— Start of Document segment —

Im using Hwmonitor and cpu z to check. After I lowered my voltage to 1.1. The temperature dropped a lot and now sits at 50c on load with teh CM 212 Evo. Could that be the problem you think? and would it be a problem to keep the voltage that low?


----------



## greenbrucelee (Apr 24, 2007)

*Re: A New Build*

have you been overclocking this cpu?

the standard vcore for it is 1.273 volts you should not be going lower than that.


----------



## greenbrucelee (Apr 24, 2007)

*Re: A New Build*

check your bios setting is not set to high or adaptive, it should be set on normal.

report back what your temps and voltages are if you have to set it back to normal.

1.25 with a decent cooler should run that thing at 4.4 or 4.5


----------



## IamJoe (Oct 18, 2008)

*Re: A New Build*

I'm not sure where the option is on the bios that tells me if I'm on high or not, but i did set my CPU core voltage to 1.25 and I'm getting high 60's on load. I have not tried to Overclock at all. the voltages were on auto before i changed it and it would go up to 1.4 voltage when gaming.


----------



## greenbrucelee (Apr 24, 2007)

*Re: A New Build*

when you open your uefi bios it should show some settings such as normal adpative and extreme or something similar

but high 60's on load is ok.

— End of Document segment —
— Start of Data excerpts —

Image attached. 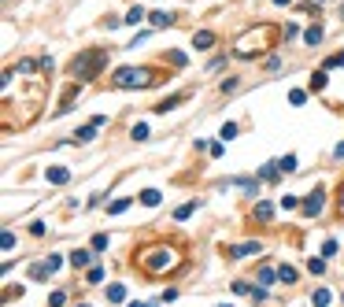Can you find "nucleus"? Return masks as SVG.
Masks as SVG:
<instances>
[{"label":"nucleus","instance_id":"5701e85b","mask_svg":"<svg viewBox=\"0 0 344 307\" xmlns=\"http://www.w3.org/2000/svg\"><path fill=\"white\" fill-rule=\"evenodd\" d=\"M311 89H315V93H318V89H326V74H322V70L311 74Z\"/></svg>","mask_w":344,"mask_h":307},{"label":"nucleus","instance_id":"f3484780","mask_svg":"<svg viewBox=\"0 0 344 307\" xmlns=\"http://www.w3.org/2000/svg\"><path fill=\"white\" fill-rule=\"evenodd\" d=\"M278 174H281L278 163H267V167H263V181H278Z\"/></svg>","mask_w":344,"mask_h":307},{"label":"nucleus","instance_id":"dca6fc26","mask_svg":"<svg viewBox=\"0 0 344 307\" xmlns=\"http://www.w3.org/2000/svg\"><path fill=\"white\" fill-rule=\"evenodd\" d=\"M141 204H145V207H155V204H159V193H155V189H145V193H141Z\"/></svg>","mask_w":344,"mask_h":307},{"label":"nucleus","instance_id":"aec40b11","mask_svg":"<svg viewBox=\"0 0 344 307\" xmlns=\"http://www.w3.org/2000/svg\"><path fill=\"white\" fill-rule=\"evenodd\" d=\"M0 248H15V233H11V229H4V233H0Z\"/></svg>","mask_w":344,"mask_h":307},{"label":"nucleus","instance_id":"2f4dec72","mask_svg":"<svg viewBox=\"0 0 344 307\" xmlns=\"http://www.w3.org/2000/svg\"><path fill=\"white\" fill-rule=\"evenodd\" d=\"M89 281H93V285L104 281V270H100V267H89Z\"/></svg>","mask_w":344,"mask_h":307},{"label":"nucleus","instance_id":"9d476101","mask_svg":"<svg viewBox=\"0 0 344 307\" xmlns=\"http://www.w3.org/2000/svg\"><path fill=\"white\" fill-rule=\"evenodd\" d=\"M148 22H152L155 30H163V26L174 22V15H170V11H152V15H148Z\"/></svg>","mask_w":344,"mask_h":307},{"label":"nucleus","instance_id":"4c0bfd02","mask_svg":"<svg viewBox=\"0 0 344 307\" xmlns=\"http://www.w3.org/2000/svg\"><path fill=\"white\" fill-rule=\"evenodd\" d=\"M333 156H337V159H344V141H340V145L333 148Z\"/></svg>","mask_w":344,"mask_h":307},{"label":"nucleus","instance_id":"37998d69","mask_svg":"<svg viewBox=\"0 0 344 307\" xmlns=\"http://www.w3.org/2000/svg\"><path fill=\"white\" fill-rule=\"evenodd\" d=\"M218 307H222V303H218ZM226 307H230V303H226Z\"/></svg>","mask_w":344,"mask_h":307},{"label":"nucleus","instance_id":"f03ea898","mask_svg":"<svg viewBox=\"0 0 344 307\" xmlns=\"http://www.w3.org/2000/svg\"><path fill=\"white\" fill-rule=\"evenodd\" d=\"M111 82H115L119 89H148L155 78H152V70H148V67H119Z\"/></svg>","mask_w":344,"mask_h":307},{"label":"nucleus","instance_id":"7ed1b4c3","mask_svg":"<svg viewBox=\"0 0 344 307\" xmlns=\"http://www.w3.org/2000/svg\"><path fill=\"white\" fill-rule=\"evenodd\" d=\"M174 263H178L174 248H148L145 255H141V267H145L148 274H163V270H170Z\"/></svg>","mask_w":344,"mask_h":307},{"label":"nucleus","instance_id":"0eeeda50","mask_svg":"<svg viewBox=\"0 0 344 307\" xmlns=\"http://www.w3.org/2000/svg\"><path fill=\"white\" fill-rule=\"evenodd\" d=\"M44 178H49L52 185H67V181H71V171H67V167H49V171H44Z\"/></svg>","mask_w":344,"mask_h":307},{"label":"nucleus","instance_id":"f704fd0d","mask_svg":"<svg viewBox=\"0 0 344 307\" xmlns=\"http://www.w3.org/2000/svg\"><path fill=\"white\" fill-rule=\"evenodd\" d=\"M296 204H300V200H296V196H281V207H285V211H292Z\"/></svg>","mask_w":344,"mask_h":307},{"label":"nucleus","instance_id":"c85d7f7f","mask_svg":"<svg viewBox=\"0 0 344 307\" xmlns=\"http://www.w3.org/2000/svg\"><path fill=\"white\" fill-rule=\"evenodd\" d=\"M307 270H311V274H322L326 263H322V259H307Z\"/></svg>","mask_w":344,"mask_h":307},{"label":"nucleus","instance_id":"6ab92c4d","mask_svg":"<svg viewBox=\"0 0 344 307\" xmlns=\"http://www.w3.org/2000/svg\"><path fill=\"white\" fill-rule=\"evenodd\" d=\"M278 167H281V171H285V174L300 171V167H296V156H285V159H278Z\"/></svg>","mask_w":344,"mask_h":307},{"label":"nucleus","instance_id":"79ce46f5","mask_svg":"<svg viewBox=\"0 0 344 307\" xmlns=\"http://www.w3.org/2000/svg\"><path fill=\"white\" fill-rule=\"evenodd\" d=\"M78 307H85V303H78Z\"/></svg>","mask_w":344,"mask_h":307},{"label":"nucleus","instance_id":"393cba45","mask_svg":"<svg viewBox=\"0 0 344 307\" xmlns=\"http://www.w3.org/2000/svg\"><path fill=\"white\" fill-rule=\"evenodd\" d=\"M141 19H148V15H145V11H141V8H130V15H126V22H133V26H137Z\"/></svg>","mask_w":344,"mask_h":307},{"label":"nucleus","instance_id":"72a5a7b5","mask_svg":"<svg viewBox=\"0 0 344 307\" xmlns=\"http://www.w3.org/2000/svg\"><path fill=\"white\" fill-rule=\"evenodd\" d=\"M63 300H67L63 293H52V296H49V307H63Z\"/></svg>","mask_w":344,"mask_h":307},{"label":"nucleus","instance_id":"f8f14e48","mask_svg":"<svg viewBox=\"0 0 344 307\" xmlns=\"http://www.w3.org/2000/svg\"><path fill=\"white\" fill-rule=\"evenodd\" d=\"M193 44H196V49H211V44H215V34H211V30H200V34L193 37Z\"/></svg>","mask_w":344,"mask_h":307},{"label":"nucleus","instance_id":"4be33fe9","mask_svg":"<svg viewBox=\"0 0 344 307\" xmlns=\"http://www.w3.org/2000/svg\"><path fill=\"white\" fill-rule=\"evenodd\" d=\"M133 141H148V126H145V122H137V126H133Z\"/></svg>","mask_w":344,"mask_h":307},{"label":"nucleus","instance_id":"a211bd4d","mask_svg":"<svg viewBox=\"0 0 344 307\" xmlns=\"http://www.w3.org/2000/svg\"><path fill=\"white\" fill-rule=\"evenodd\" d=\"M126 207H130V196H119V200H115L111 207H107V215H122Z\"/></svg>","mask_w":344,"mask_h":307},{"label":"nucleus","instance_id":"423d86ee","mask_svg":"<svg viewBox=\"0 0 344 307\" xmlns=\"http://www.w3.org/2000/svg\"><path fill=\"white\" fill-rule=\"evenodd\" d=\"M222 189H244V193H259V178H233V181H222Z\"/></svg>","mask_w":344,"mask_h":307},{"label":"nucleus","instance_id":"f257e3e1","mask_svg":"<svg viewBox=\"0 0 344 307\" xmlns=\"http://www.w3.org/2000/svg\"><path fill=\"white\" fill-rule=\"evenodd\" d=\"M104 67H107V52H104V49H82V52L71 59V74H74L78 82L97 78Z\"/></svg>","mask_w":344,"mask_h":307},{"label":"nucleus","instance_id":"9b49d317","mask_svg":"<svg viewBox=\"0 0 344 307\" xmlns=\"http://www.w3.org/2000/svg\"><path fill=\"white\" fill-rule=\"evenodd\" d=\"M181 100H185V93H174V97H167V100H159V104H155V111H159V115H167L170 107H174V104H181Z\"/></svg>","mask_w":344,"mask_h":307},{"label":"nucleus","instance_id":"412c9836","mask_svg":"<svg viewBox=\"0 0 344 307\" xmlns=\"http://www.w3.org/2000/svg\"><path fill=\"white\" fill-rule=\"evenodd\" d=\"M304 41H307V44H318V41H322V30H318V26H311L307 34H304Z\"/></svg>","mask_w":344,"mask_h":307},{"label":"nucleus","instance_id":"ddd939ff","mask_svg":"<svg viewBox=\"0 0 344 307\" xmlns=\"http://www.w3.org/2000/svg\"><path fill=\"white\" fill-rule=\"evenodd\" d=\"M270 215H274V204H267V200H259V204H256V219H259V222H267Z\"/></svg>","mask_w":344,"mask_h":307},{"label":"nucleus","instance_id":"20e7f679","mask_svg":"<svg viewBox=\"0 0 344 307\" xmlns=\"http://www.w3.org/2000/svg\"><path fill=\"white\" fill-rule=\"evenodd\" d=\"M259 252H263L259 241H244V244H233L226 255H230V259H248V255H259Z\"/></svg>","mask_w":344,"mask_h":307},{"label":"nucleus","instance_id":"1a4fd4ad","mask_svg":"<svg viewBox=\"0 0 344 307\" xmlns=\"http://www.w3.org/2000/svg\"><path fill=\"white\" fill-rule=\"evenodd\" d=\"M97 130H100V126H97V122H89V126H82V130H78V133H74V141H78V145H89V141H93V137H97Z\"/></svg>","mask_w":344,"mask_h":307},{"label":"nucleus","instance_id":"7c9ffc66","mask_svg":"<svg viewBox=\"0 0 344 307\" xmlns=\"http://www.w3.org/2000/svg\"><path fill=\"white\" fill-rule=\"evenodd\" d=\"M326 303H330V293H326V289H318V293H315V307H326Z\"/></svg>","mask_w":344,"mask_h":307},{"label":"nucleus","instance_id":"a878e982","mask_svg":"<svg viewBox=\"0 0 344 307\" xmlns=\"http://www.w3.org/2000/svg\"><path fill=\"white\" fill-rule=\"evenodd\" d=\"M307 100V93H304V89H292V93H289V104H296V107H300Z\"/></svg>","mask_w":344,"mask_h":307},{"label":"nucleus","instance_id":"c03bdc74","mask_svg":"<svg viewBox=\"0 0 344 307\" xmlns=\"http://www.w3.org/2000/svg\"><path fill=\"white\" fill-rule=\"evenodd\" d=\"M318 4H322V0H318Z\"/></svg>","mask_w":344,"mask_h":307},{"label":"nucleus","instance_id":"cd10ccee","mask_svg":"<svg viewBox=\"0 0 344 307\" xmlns=\"http://www.w3.org/2000/svg\"><path fill=\"white\" fill-rule=\"evenodd\" d=\"M107 248V233H97L93 237V252H104Z\"/></svg>","mask_w":344,"mask_h":307},{"label":"nucleus","instance_id":"473e14b6","mask_svg":"<svg viewBox=\"0 0 344 307\" xmlns=\"http://www.w3.org/2000/svg\"><path fill=\"white\" fill-rule=\"evenodd\" d=\"M222 137H226V141H230V137H237V122H226V126H222Z\"/></svg>","mask_w":344,"mask_h":307},{"label":"nucleus","instance_id":"4468645a","mask_svg":"<svg viewBox=\"0 0 344 307\" xmlns=\"http://www.w3.org/2000/svg\"><path fill=\"white\" fill-rule=\"evenodd\" d=\"M107 300H111V303H122V300H126V285H111V289H107Z\"/></svg>","mask_w":344,"mask_h":307},{"label":"nucleus","instance_id":"39448f33","mask_svg":"<svg viewBox=\"0 0 344 307\" xmlns=\"http://www.w3.org/2000/svg\"><path fill=\"white\" fill-rule=\"evenodd\" d=\"M300 207H304V215H322V207H326V193L315 189L307 200H300Z\"/></svg>","mask_w":344,"mask_h":307},{"label":"nucleus","instance_id":"c9c22d12","mask_svg":"<svg viewBox=\"0 0 344 307\" xmlns=\"http://www.w3.org/2000/svg\"><path fill=\"white\" fill-rule=\"evenodd\" d=\"M322 255H337V241H326L322 244Z\"/></svg>","mask_w":344,"mask_h":307},{"label":"nucleus","instance_id":"58836bf2","mask_svg":"<svg viewBox=\"0 0 344 307\" xmlns=\"http://www.w3.org/2000/svg\"><path fill=\"white\" fill-rule=\"evenodd\" d=\"M274 4H292V0H274Z\"/></svg>","mask_w":344,"mask_h":307},{"label":"nucleus","instance_id":"e433bc0d","mask_svg":"<svg viewBox=\"0 0 344 307\" xmlns=\"http://www.w3.org/2000/svg\"><path fill=\"white\" fill-rule=\"evenodd\" d=\"M170 63H174V67H185V52H170Z\"/></svg>","mask_w":344,"mask_h":307},{"label":"nucleus","instance_id":"ea45409f","mask_svg":"<svg viewBox=\"0 0 344 307\" xmlns=\"http://www.w3.org/2000/svg\"><path fill=\"white\" fill-rule=\"evenodd\" d=\"M130 307H145V303H130Z\"/></svg>","mask_w":344,"mask_h":307},{"label":"nucleus","instance_id":"2eb2a0df","mask_svg":"<svg viewBox=\"0 0 344 307\" xmlns=\"http://www.w3.org/2000/svg\"><path fill=\"white\" fill-rule=\"evenodd\" d=\"M278 281H285V285H292V281H296V270H292V267H285V263H281V267H278Z\"/></svg>","mask_w":344,"mask_h":307},{"label":"nucleus","instance_id":"a19ab883","mask_svg":"<svg viewBox=\"0 0 344 307\" xmlns=\"http://www.w3.org/2000/svg\"><path fill=\"white\" fill-rule=\"evenodd\" d=\"M340 15H344V4H340Z\"/></svg>","mask_w":344,"mask_h":307},{"label":"nucleus","instance_id":"b1692460","mask_svg":"<svg viewBox=\"0 0 344 307\" xmlns=\"http://www.w3.org/2000/svg\"><path fill=\"white\" fill-rule=\"evenodd\" d=\"M278 278V270H259V285H274Z\"/></svg>","mask_w":344,"mask_h":307},{"label":"nucleus","instance_id":"c756f323","mask_svg":"<svg viewBox=\"0 0 344 307\" xmlns=\"http://www.w3.org/2000/svg\"><path fill=\"white\" fill-rule=\"evenodd\" d=\"M326 67H344V52H333L330 59H326Z\"/></svg>","mask_w":344,"mask_h":307},{"label":"nucleus","instance_id":"bb28decb","mask_svg":"<svg viewBox=\"0 0 344 307\" xmlns=\"http://www.w3.org/2000/svg\"><path fill=\"white\" fill-rule=\"evenodd\" d=\"M193 207H196V204H181V207L174 211V219H178V222H181V219H189V215H193Z\"/></svg>","mask_w":344,"mask_h":307},{"label":"nucleus","instance_id":"6e6552de","mask_svg":"<svg viewBox=\"0 0 344 307\" xmlns=\"http://www.w3.org/2000/svg\"><path fill=\"white\" fill-rule=\"evenodd\" d=\"M71 267L78 270V267H93V252L89 248H74L71 252Z\"/></svg>","mask_w":344,"mask_h":307}]
</instances>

— End of Data excerpts —

**Written task**
Extract the passage of the CPU voltage thread starting at "Im using Hwmonitor" and ending at "overclocking this cpu?". The data plays no role here.

**Complete output**
Im using Hwmonitor and cpu z to check. After I lowered my voltage to 1.1. The temperature dropped a lot and now sits at 50c on load with teh CM 212 Evo. Could that be the problem you think? and would it be a problem to keep the voltage that low?


----------



## greenbrucelee (Apr 24, 2007)

*Re: A New Build*

have you been overclocking this cpu?